TASK INPUTS.
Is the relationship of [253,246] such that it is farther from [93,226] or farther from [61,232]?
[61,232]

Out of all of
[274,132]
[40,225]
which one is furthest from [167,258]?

TASK OBJECTIVE. Reproduce the entries above word for word, keeping every line in its original order.

FINAL RESULT.
Is the relationship of [253,246] such that it is farther from [93,226] or farther from [61,232]?
[61,232]

Out of all of
[274,132]
[40,225]
which one is furthest from [167,258]?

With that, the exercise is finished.